**What the task asks:** Throughout the listing below, copy each line containing "burst".

**Material for this exercise:**

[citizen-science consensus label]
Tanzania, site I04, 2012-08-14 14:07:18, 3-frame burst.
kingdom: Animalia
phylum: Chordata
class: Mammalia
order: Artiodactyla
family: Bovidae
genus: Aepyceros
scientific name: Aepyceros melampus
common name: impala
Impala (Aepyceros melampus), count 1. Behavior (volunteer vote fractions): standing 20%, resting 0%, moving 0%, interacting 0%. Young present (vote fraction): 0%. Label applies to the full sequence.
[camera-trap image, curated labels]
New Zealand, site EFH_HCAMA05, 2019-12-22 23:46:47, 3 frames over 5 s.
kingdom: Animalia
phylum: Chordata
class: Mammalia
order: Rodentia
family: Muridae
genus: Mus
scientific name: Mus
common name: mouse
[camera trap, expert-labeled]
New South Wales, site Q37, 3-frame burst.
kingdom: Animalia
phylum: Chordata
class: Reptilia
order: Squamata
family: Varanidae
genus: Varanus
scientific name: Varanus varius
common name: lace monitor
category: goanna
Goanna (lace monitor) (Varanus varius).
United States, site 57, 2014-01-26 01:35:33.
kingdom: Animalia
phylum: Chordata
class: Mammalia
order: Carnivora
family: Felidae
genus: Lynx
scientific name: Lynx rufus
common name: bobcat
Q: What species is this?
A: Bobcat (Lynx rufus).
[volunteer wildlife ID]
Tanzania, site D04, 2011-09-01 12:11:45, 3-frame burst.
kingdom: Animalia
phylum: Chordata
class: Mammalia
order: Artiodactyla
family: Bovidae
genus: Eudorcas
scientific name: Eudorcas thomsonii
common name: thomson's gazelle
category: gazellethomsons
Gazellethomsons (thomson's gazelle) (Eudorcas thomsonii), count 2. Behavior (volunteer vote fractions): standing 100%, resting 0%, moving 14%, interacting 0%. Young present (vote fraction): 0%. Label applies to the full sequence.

**Answer area:**
Tanzania, site I04, 2012-08-14 14:07:18, 3-frame burst.
New South Wales, site Q37, 3-frame burst.
Tanzania, site D04, 2011-09-01 12:11:45, 3-frame burst.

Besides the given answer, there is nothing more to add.